— Task to complete —
Write the data out again in full, with no departure from the original.

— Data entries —
· · · · ·

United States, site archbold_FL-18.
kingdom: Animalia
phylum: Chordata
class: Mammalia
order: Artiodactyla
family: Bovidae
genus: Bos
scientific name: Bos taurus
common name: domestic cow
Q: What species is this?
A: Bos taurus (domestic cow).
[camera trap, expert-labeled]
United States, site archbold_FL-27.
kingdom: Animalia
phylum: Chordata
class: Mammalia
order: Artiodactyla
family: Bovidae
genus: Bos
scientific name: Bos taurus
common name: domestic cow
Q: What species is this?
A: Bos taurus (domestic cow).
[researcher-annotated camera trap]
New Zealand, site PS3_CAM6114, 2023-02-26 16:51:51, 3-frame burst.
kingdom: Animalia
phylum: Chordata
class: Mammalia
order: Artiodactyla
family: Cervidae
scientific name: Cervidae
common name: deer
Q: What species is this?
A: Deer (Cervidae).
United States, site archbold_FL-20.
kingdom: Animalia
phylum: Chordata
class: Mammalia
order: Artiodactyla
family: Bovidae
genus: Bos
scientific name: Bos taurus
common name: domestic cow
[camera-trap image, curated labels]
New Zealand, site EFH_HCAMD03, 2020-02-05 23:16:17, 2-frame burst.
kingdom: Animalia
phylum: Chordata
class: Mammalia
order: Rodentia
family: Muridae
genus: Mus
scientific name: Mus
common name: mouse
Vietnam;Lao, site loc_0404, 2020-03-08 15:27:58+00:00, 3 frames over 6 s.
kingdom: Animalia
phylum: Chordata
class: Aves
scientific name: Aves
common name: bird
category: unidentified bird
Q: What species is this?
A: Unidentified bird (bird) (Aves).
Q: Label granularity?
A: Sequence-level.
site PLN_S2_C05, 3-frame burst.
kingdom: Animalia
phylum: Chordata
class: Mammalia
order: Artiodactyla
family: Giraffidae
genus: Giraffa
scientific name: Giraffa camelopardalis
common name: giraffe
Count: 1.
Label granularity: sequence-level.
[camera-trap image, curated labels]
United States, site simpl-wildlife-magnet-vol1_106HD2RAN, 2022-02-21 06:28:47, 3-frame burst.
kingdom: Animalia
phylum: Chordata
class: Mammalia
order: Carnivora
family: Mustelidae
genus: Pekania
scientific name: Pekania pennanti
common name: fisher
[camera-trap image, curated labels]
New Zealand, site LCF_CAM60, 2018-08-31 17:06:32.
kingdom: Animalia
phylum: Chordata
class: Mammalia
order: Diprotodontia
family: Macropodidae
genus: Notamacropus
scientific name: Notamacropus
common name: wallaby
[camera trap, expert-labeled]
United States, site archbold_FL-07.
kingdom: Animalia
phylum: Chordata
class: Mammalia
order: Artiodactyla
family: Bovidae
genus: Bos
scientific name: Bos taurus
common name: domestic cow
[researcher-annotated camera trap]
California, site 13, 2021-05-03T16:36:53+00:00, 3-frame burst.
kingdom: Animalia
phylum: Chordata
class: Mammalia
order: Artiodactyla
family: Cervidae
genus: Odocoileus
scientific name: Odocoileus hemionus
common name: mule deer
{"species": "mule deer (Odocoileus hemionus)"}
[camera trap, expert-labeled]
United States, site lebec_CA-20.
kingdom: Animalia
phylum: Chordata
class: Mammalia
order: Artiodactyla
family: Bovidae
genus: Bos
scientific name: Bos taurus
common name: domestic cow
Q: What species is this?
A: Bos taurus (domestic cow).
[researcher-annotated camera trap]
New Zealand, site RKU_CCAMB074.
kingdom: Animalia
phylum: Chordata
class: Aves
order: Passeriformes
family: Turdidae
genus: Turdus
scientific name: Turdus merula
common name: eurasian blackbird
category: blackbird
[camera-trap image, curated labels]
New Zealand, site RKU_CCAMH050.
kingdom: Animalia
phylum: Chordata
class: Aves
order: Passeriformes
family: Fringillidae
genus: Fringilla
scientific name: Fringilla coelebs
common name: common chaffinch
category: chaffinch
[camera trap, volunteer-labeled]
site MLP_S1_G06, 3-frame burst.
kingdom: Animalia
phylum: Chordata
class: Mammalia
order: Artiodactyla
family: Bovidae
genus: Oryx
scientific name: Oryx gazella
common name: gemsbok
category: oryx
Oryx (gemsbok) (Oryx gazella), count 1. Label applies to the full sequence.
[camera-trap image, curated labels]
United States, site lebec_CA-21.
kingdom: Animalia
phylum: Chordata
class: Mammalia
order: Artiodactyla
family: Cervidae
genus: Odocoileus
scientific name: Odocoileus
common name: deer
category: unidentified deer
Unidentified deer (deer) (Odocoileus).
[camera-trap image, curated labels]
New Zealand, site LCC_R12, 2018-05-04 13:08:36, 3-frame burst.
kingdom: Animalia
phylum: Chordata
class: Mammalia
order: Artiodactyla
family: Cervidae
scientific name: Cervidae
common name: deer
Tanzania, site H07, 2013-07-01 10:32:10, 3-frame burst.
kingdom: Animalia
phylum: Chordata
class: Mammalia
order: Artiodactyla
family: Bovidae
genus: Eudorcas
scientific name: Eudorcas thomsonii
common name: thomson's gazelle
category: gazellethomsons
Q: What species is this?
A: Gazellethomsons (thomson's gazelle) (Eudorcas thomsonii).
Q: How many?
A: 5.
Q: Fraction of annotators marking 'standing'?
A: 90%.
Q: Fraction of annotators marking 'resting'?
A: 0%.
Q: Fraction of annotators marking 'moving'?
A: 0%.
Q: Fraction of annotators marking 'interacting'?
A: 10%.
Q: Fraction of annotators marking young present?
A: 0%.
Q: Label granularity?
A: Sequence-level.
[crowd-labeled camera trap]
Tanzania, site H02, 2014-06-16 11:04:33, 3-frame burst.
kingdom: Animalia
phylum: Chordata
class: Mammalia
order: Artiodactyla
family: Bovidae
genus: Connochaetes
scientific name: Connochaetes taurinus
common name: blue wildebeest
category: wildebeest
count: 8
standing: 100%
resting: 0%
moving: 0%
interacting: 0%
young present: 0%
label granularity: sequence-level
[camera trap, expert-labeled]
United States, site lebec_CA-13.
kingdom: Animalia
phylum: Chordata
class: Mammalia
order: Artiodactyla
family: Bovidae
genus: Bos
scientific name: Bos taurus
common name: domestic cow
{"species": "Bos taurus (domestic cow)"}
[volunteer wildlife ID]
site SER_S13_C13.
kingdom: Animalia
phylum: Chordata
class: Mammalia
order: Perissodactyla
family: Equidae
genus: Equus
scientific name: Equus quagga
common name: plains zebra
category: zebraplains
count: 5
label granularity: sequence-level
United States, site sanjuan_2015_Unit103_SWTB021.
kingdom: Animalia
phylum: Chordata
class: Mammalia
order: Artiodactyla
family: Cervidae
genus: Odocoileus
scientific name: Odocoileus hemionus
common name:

· · · · ·

— Response to this exercise —
United States, site archbold_FL-18.
kingdom: Animalia
phylum: Chordata
class: Mammalia
order: Artiodactyla
family: Bovidae
genus: Bos
scientific name: Bos taurus
common name: domestic cow
Q: What species is this?
A: Bos taurus (domestic cow).
[camera trap, expert-labeled]
United States, site archbold_FL-27.
kingdom: Animalia
phylum: Chordata
class: Mammalia
order: Artiodactyla
family: Bovidae
genus: Bos
scientific name: Bos taurus
common name: domestic cow
Q: What species is this?
A: Bos taurus (domestic cow).
[researcher-annotated camera trap]
New Zealand, site PS3_CAM6114, 2023-02-26 16:51:51, 3-frame burst.
kingdom: Animalia
phylum: Chordata
class: Mammalia
order: Artiodactyla
family: Cervidae
scientific name: Cervidae
common name: deer
Q: What species is this?
A: Deer (Cervidae).
United States, site archbold_FL-20.
kingdom: Animalia
phylum: Chordata
class: Mammalia
order: Artiodactyla
family: Bovidae
genus: Bos
scientific name: Bos taurus
common name: domestic cow
[camera-trap image, curated labels]
New Zealand, site EFH_HCAMD03, 2020-02-05 23:16:17, 2-frame burst.
kingdom: Animalia
phylum: Chordata
class: Mammalia
order: Rodentia
family: Muridae
genus: Mus
scientific name: Mus
common name: mouse
Vietnam;Lao, site loc_0404, 2020-03-08 15:27:58+00:00, 3 frames over 6 s.
kingdom: Animalia
phylum: Chordata
class: Aves
scientific name: Aves
common name: bird
category: unidentified bird
Q: What species is this?
A: Unidentified bird (bird) (Aves).
Q: Label granularity?
A: Sequence-level.
site PLN_S2_C05, 3-frame burst.
kingdom: Animalia
phylum: Chordata
class: Mammalia
order: Artiodactyla
family: Giraffidae
genus: Giraffa
scientific name: Giraffa camelopardalis
common name: giraffe
Count: 1.
Label granularity: sequence-level.
[camera-trap image, curated labels]
United States, site simpl-wildlife-magnet-vol1_106HD2RAN, 2022-02-21 06:28:47, 3-frame burst.
kingdom: Animalia
phylum: Chordata
class: Mammalia
order: Carnivora
family: Mustelidae
genus: Pekania
scientific name: Pekania pennanti
common name: fisher
[camera-trap image, curated labels]
New Zealand, site LCF_CAM60, 2018-08-31 17:06:32.
kingdom: Animalia
phylum: Chordata
class: Mammalia
order: Diprotodontia
family: Macropodidae
genus: Notamacropus
scientific name: Notamacropus
common name: wallaby
[camera trap, expert-labeled]
United States, site archbold_FL-07.
kingdom: Animalia
phylum: Chordata
class: Mammalia
order: Artiodactyla
family: Bovidae
genus: Bos
scientific name: Bos taurus
common name: domestic cow
[researcher-annotated camera trap]
California, site 13, 2021-05-03T16:36:53+00:00, 3-frame burst.
kingdom: Animalia
phylum: Chordata
class: Mammalia
order: Artiodactyla
family: Cervidae
genus: Odocoileus
scientific name: Odocoileus hemionus
common name: mule deer
{"species": "mule deer (Odocoileus hemionus)"}
[camera trap, expert-labeled]
United States, site lebec_CA-20.
kingdom: Animalia
phylum: Chordata
class: Mammalia
order: Artiodactyla
family: Bovidae
genus: Bos
scientific name: Bos taurus
common name: domestic cow
Q: What species is this?
A: Bos taurus (domestic cow).
[researcher-annotated camera trap]
New Zealand, site RKU_CCAMB074.
kingdom: Animalia
phylum: Chordata
class: Aves
order: Passeriformes
family: Turdidae
genus: Turdus
scientific name: Turdus merula
common name: eurasian blackbird
category: blackbird
[camera-trap image, curated labels]
New Zealand, site RKU_CCAMH050.
kingdom: Animalia
phylum: Chordata
class: Aves
order: Passeriformes
family: Fringillidae
genus: Fringilla
scientific name: Fringilla coelebs
common name: common chaffinch
category: chaffinch
[camera trap, volunteer-labeled]
site MLP_S1_G06, 3-frame burst.
kingdom: Animalia
phylum: Chordata
class: Mammalia
order: Artiodactyla
family: Bovidae
genus: Oryx
scientific name: Oryx gazella
common name: gemsbok
category: oryx
Oryx (gemsbok) (Oryx gazella), count 1. Label applies to the full sequence.
[camera-trap image, curated labels]
United States, site lebec_CA-21.
kingdom: Animalia
phylum: Chordata
class: Mammalia
order: Artiodactyla
family: Cervidae
genus: Odocoileus
scientific name: Odocoileus
common name: deer
category: unidentified deer
Unidentified deer (deer) (Odocoileus).
[camera-trap image, curated labels]
New Zealand, site LCC_R12, 2018-05-04 13:08:36, 3-frame burst.
kingdom: Animalia
phylum: Chordata
class: Mammalia
order: Artiodactyla
family: Cervidae
scientific name: Cervidae
common name: deer
Tanzania, site H07, 2013-07-01 10:32:10, 3-frame burst.
kingdom: Animalia
phylum: Chordata
class: Mammalia
order: Artiodactyla
family: Bovidae
genus: Eudorcas
scientific name: Eudorcas thomsonii
common name: thomson's gazelle
category: gazellethomsons
Q: What species is this?
A: Gazellethomsons (thomson's gazelle) (Eudorcas thomsonii).
Q: How many?
A: 5.
Q: Fraction of annotators marking 'standing'?
A: 90%.
Q: Fraction of annotators marking 'resting'?
A: 0%.
Q: Fraction of annotators marking 'moving'?
A: 0%.
Q: Fraction of annotators marking 'interacting'?
A: 10%.
Q: Fraction of annotators marking young present?
A: 0%.
Q: Label granularity?
A: Sequence-level.
[crowd-labeled camera trap]
Tanzania, site H02, 2014-06-16 11:04:33, 3-frame burst.
kingdom: Animalia
phylum: Chordata
class: Mammalia
order: Artiodactyla
family: Bovidae
genus: Connochaetes
scientific name: Connochaetes taurinus
common name: blue wildebeest
category: wildebeest
count: 8
standing: 100%
resting: 0%
moving: 0%
interacting: 0%
young present: 0%
label granularity: sequence-level
[camera trap, expert-labeled]
United States, site lebec_CA-13.
kingdom: Animalia
phylum: Chordata
class: Mammalia
order: Artiodactyla
family: Bovidae
genus: Bos
scientific name: Bos taurus
common name: domestic cow
{"species": "Bos taurus (domestic cow)"}
[volunteer wildlife ID]
site SER_S13_C13.
kingdom: Animalia
phylum: Chordata
class: Mammalia
order: Perissodactyla
family: Equidae
genus: Equus
scientific name: Equus quagga
common name: plains zebra
category: zebraplains
count: 5
label granularity: sequence-level
United States, site sanjuan_2015_Unit103_SWTB021.
kingdom: Animalia
phylum: Chordata
class: Mammalia
order: Artiodactyla
family: Cervidae
genus: Odocoileus
scientific name: Odocoileus hemionus
common name:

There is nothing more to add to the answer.